# Giz a job...



## DIY (Jul 4, 2010)

Landing in Perth very soon now, the wife is the main applicant (nurse), i have worked for the same company 23 years as a production supervisor/manager. I do the routine set ups to various metal working machines, i specialise within the cnc bending areas, but turn my hand to repairs and tooling modifications on a regular basis.
My main question is this, having served the same company for so long i only have internal qualifications/course certifcates (not national vocational certs) how easy would i find this type of work to find or should i be looking to change tack and go for anything available to start out?
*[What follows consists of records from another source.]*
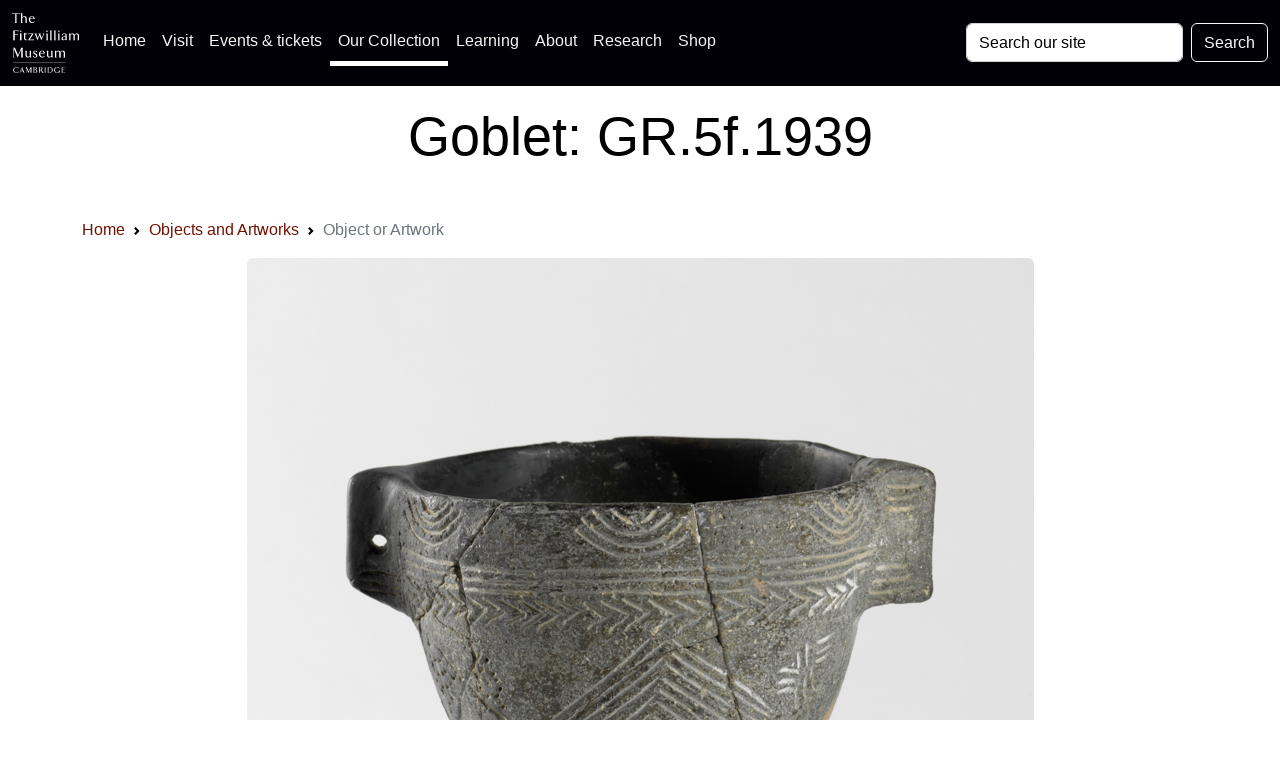

--- FILE ---
content_type: image/svg+xml
request_url: https://data.fitzmuseum.cam.ac.uk/images/icons/Mirador.svg
body_size: 313
content:
<svg xmlns="http://www.w3.org/2000/svg" width="20" height="18" viewBox="0 0 20 18">
  <g id="Mirador_Logo" data-name="Mirador Logo" transform="translate(-1117 -251)">
    <rect id="Rechteck_237" data-name="Rechteck 237" width="6" height="18" transform="translate(1117 251)" fill="#fff"/>
    <rect id="Rechteck_238" data-name="Rechteck 238" width="6" height="11" transform="translate(1124 251)" fill="#fff"/>
    <rect id="Rechteck_239" data-name="Rechteck 239" width="6" height="18" transform="translate(1131 251)" fill="#fff"/>
  </g>
</svg>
I have no worries to that route of employment, just that i feel like a one trick pony having worked nearly all of my working life with the one firm.
I hope this makes sense to everyone, just trying to get a feel for whats actually around, we are looking at Mandurah and surrounding areas as a base, but that probably will change as we get there and look around to find areas with work,education/schools,housing is not a top priority with us as we will be renting to start.
Any feedback is appreciated in advance.
Thank you.


----------



## Wanderer (Jun 16, 2007)

As you probably appreciate, getting to a position like yours has come about by all those years of experience and service to the company and that can be much the same for similar shops in Australia.
I'm not at all familiar with the manufacturing areas down around Perth and quite a bit has possibly developed for a lot of resource projects but Mandurah has always been something of more a fishing/holiday location, being used more and more for people to commute from that area up to Perth where I suspect most industry is possibly in the region from Fremantle out to the east and south east a bit.
With management as well as technical experience, for something different you may want to see what the situation is for equipment hire companies for they are probably going gang busters with resources development though a lot of companies could have depots way up north or out south east where resources development is.
But stay flexible and it does get reported that with reources developments attracting a lot of people, even organisations like local government are always looking for people and they have technical/service and procurement management or admin needs too.
Seems like you have a good attitude and you ought to find something.


----------